A recent analysis by the Tufts Center for the Study of Drug Development places the price tag of bringing a new drug to market at around $2.6 billion. The reason for this is simple: failure. Drugs can, and do, fail at every stage in the pipeline. While a certain percentage of drugs are expected to fail during development, when companies reach the NDA filing stage, it is the hope that the application will be approved. Despite this, an FDA-sponsored study reported that about 50% of new drug applications (NDAs) were not approved upon their first submission, while 73.5% of NDAs ultimately approved (after one or more submissions). This data reflects drug applications for new chemical entities (NCEs), which are drugs with an active ingredient that has not been previously approved by the FDA. This study, in addition to another JAMA study, can offer valuable insights for companies looking for ways to ensure their drug approval process goes as smoothly as possible. It would be wise for sponsors to review these studies and work with their regulatory staff or external regulatory consultants to ensure that their new drug does not suffer the same setbacks.
The first study, titled “Scientific and Regulatory Reasons for Delay and Denial of FDA Approval of Initial Applications for New Drugs, 2000-2012,” reviewed the reasons for delay and denial of new drug applications. Of the applications that did not receive initial approval, deficiencies in safety and efficacy were the most prevalent, and there was a median delay of 435 days for those who eventually gained FDA approval. The most common efficacy concern was dosing, which is usually determined very early in the process and therefore not often experimented with during Phase III trials. A regulatory strategy that incorporates dose-finding into later stages of development could have avoided this problem. Increased communication between the sponsor and FDA, as well as a better understanding of what FDA is looking for, can increase the chance that the sponsor’s application will be approved upon the initial submission. The takeaway from this study is clear: the benefits of a well thought out regulatory strategy, even at the earliest stages of drug development, cannot be overestimated.

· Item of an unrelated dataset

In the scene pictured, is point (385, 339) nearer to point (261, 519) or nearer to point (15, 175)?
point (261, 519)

The other JAMA study, titled “Clinical Trial Evidence Supporting FDA Approval of Novel Therapeutic Agents, 2005-2012,” analyzed the evidence from 448 pivotal efficacy trials for 206 indications of 188 novel therapeutic entities. The study found that the quality of evidence required for approval varied widely, with cancer drugs having the loosest requirements for approval, as a majority of new cancer treatments had only one pivotal study. Other study highlights include the discovery that only 54% of the trials for drugs with an orphan designation were randomized, which sharply contrasts to almost 95% for drugs without an orphan designation. In addition, it was found that 95% of trials used surrogate endpoints for drugs obtaining accelerated approval. This paper reaffirms the notion that FDA is flexible in terms of the quantity and quality of the clinical trials required for approval depending on the target indication of the new drug. Knowing FDA’s current thinking on a particular drug type or indication is therefore imperative when designing potential clinical studies for a new drug.
Clinical trials are very expensive, and therefore it is in the sponsor’s best interest to be sure the clinical trial design is not larger or more elaborate than necessary. Conversely, a sponsor should make sure that the proposed clinical trial presented is sufficient; lest FDA recommend something in addition that the sponsor cannot or does not want to complete. Trying to walk this fine line is not an easy task, and sponsors should work with their regulatory department or seek out regulatory consultants so that they can be sure they are well-versed on the clinical trial design and other regulatory requirements of products with similar indications before designing, presenting, and carrying out their regulatory strategy for their new drug product.